> **Provided passage**:
Statistics import and export: difference in statistics of materialized view dumped

Started by Ashutosh Bapatabout 1 year ago10 messageshackers
Jump to latest
#1Ashutosh Bapat
ashutosh.bapat@enterprisedb.com

Hi Jeff, Corey,
After fixing the statistics difference in dumps of tables with
indexes, I now see difference in statistics of materialized view dump
in the test I am developing at [1]/messages/by-id/CAExHW5sBbMki6Xs4XxFQQF3C4Wx3wxkLAcySrtuW3vrnOxXDNQ@mail.gmail.com -- Best Wishes, Ashutosh Bapat (see the latest patches there).

I see following difference in the dump from the original regression
database and the dump taken from the database where the dump is
restored

@@ -441198,8 +441198,8 @@
SELECT * FROM pg_catalog.pg_restore_relation_stats(
'version', '180000'::integer,
'relation', 'public.mvtest_bb'::regclass,
- 'relpages', '1'::integer,
- 'reltuples', '1'::real,
+ 'relpages', '0'::integer,
+ 'reltuples', '-1'::real,
'relallvisible', '0'::integer
);
--
@@ -441218,8 +441218,8 @@
SELECT * FROM pg_catalog.pg_restore_relation_stats(
'version', '180000'::integer,
'relation', 'public.mvtest_tm'::regclass,
- 'relpages', '1'::integer,
- 'reltuples', '3'::real,
+ 'relpages', '0'::integer,
+ 'reltuples', '-1'::real,
'relallvisible', '0'::integer
);
--
@@ -441238,8 +441238,8 @@
SELECT * FROM pg_catalog.pg_restore_relation_stats(
'version', '180000'::integer,
'relation', 'public.mvtest_tvmm'::regclass,
- 'relpages', '1'::integer,
- 'reltuples', '1'::real,
+ 'relpages', '0'::integer,
+ 'reltuples', '-1'::real,
'relallvisible', '0'::integer
);
--
@@ -448468,9 +448468,9 @@
SELECT * FROM pg_catalog.pg_restore_relation_stats(
'version', '180000'::integer,
'relation', 'public.tableam_tblmv_heap2'::regclass,
- 'relpages', '1'::integer,
- 'reltuples', '1'::real,
- 'relallvisible', '1'::integer
+ 'relpages', '0'::integer,
+ 'reltuples', '-1'::real,
+ 'relallvisible', '0'::integer
);

These are materialised views created in the test matview.sql and create_am.sql.

> **Exercise tasks**:
**1)** Answer the following questions about the thread, one line each:
(a) Which two people does the opening greeting address?
(b) In which two test files were the materialized views created?
(c) Which reltuples value does the line marked "-" give for public.mvtest_tm?
**2)** Rewrite the thread between "Statistics import and" and "latest patches there).", inclusive, changing each occurrence of "materialized view" to "matview".

> **Given data**:
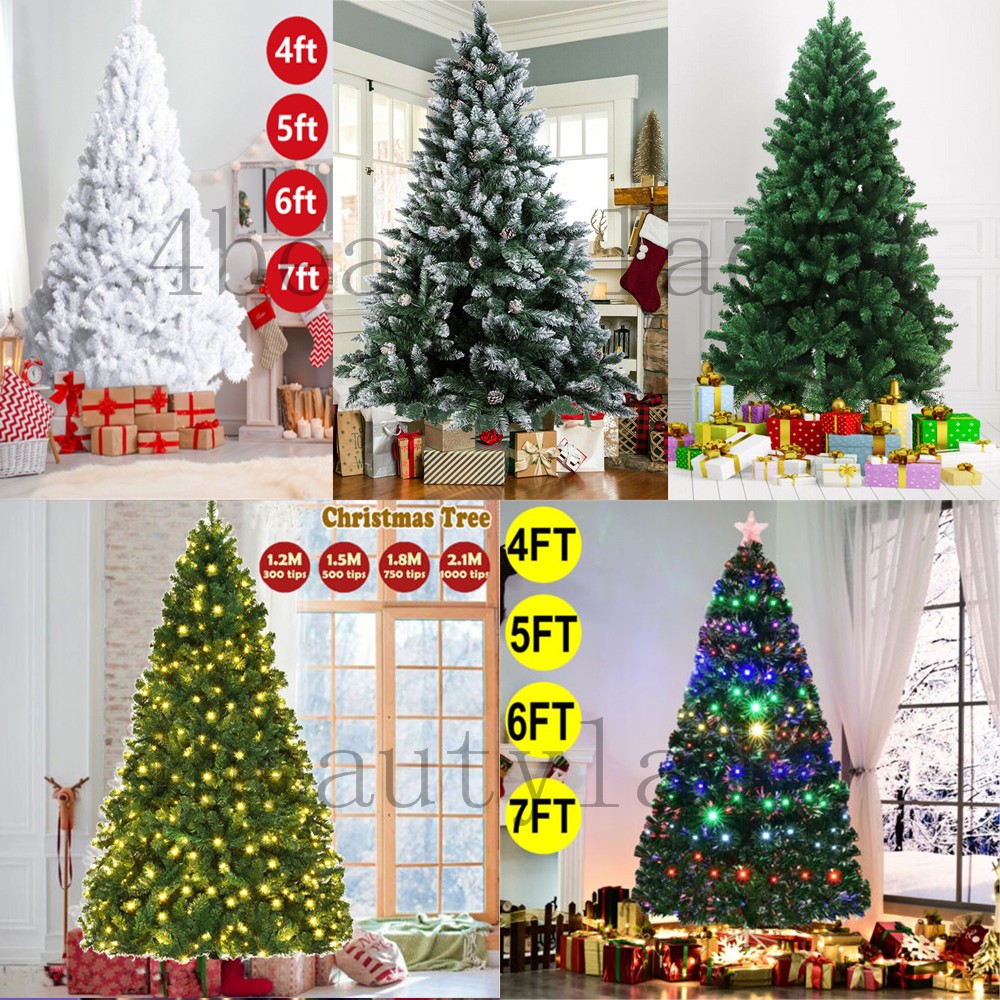 Spruce Realistic Artificial Holiday Christmas Tree with LED Lights & Metal Stand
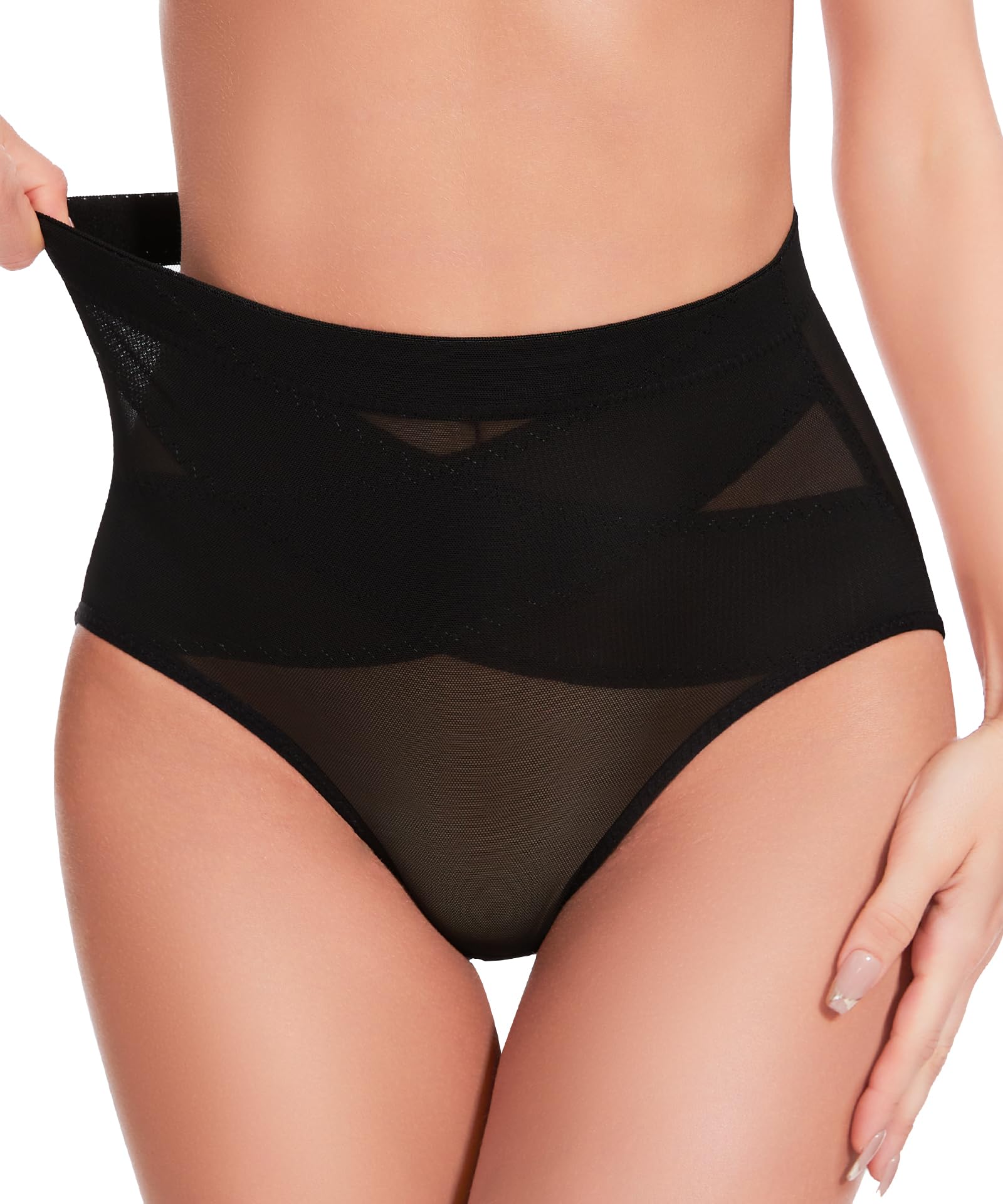 GYDEK Bragas moldeadoras para mujer con control de abdomen, cintura alta, tanga, faja moldeadora sin costuras, ropa interior de compresión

> **Task-by-task outputs**:
**1)**
(a) Jeff and Corey.
(b) matview.sql and create_am.sql.
(c) '3'.

**2)**
Statistics import and export: difference in statistics of matview dumped

Started by Ashutosh Bapatabout 1 year ago10 messageshackers
Jump to latest
#1Ashutosh Bapat
ashutosh.bapat@enterprisedb.com

Hi Jeff, Corey,
After fixing the statistics difference in dumps of tables with
indexes, I now see difference in statistics of matview dump
in the test I am developing at [1]/messages/by-id/CAExHW5sBbMki6Xs4XxFQQF3C4Wx3wxkLAcySrtuW3vrnOxXDNQ@mail.gmail.com -- Best Wishes, Ashutosh Bapat (see the latest patches there).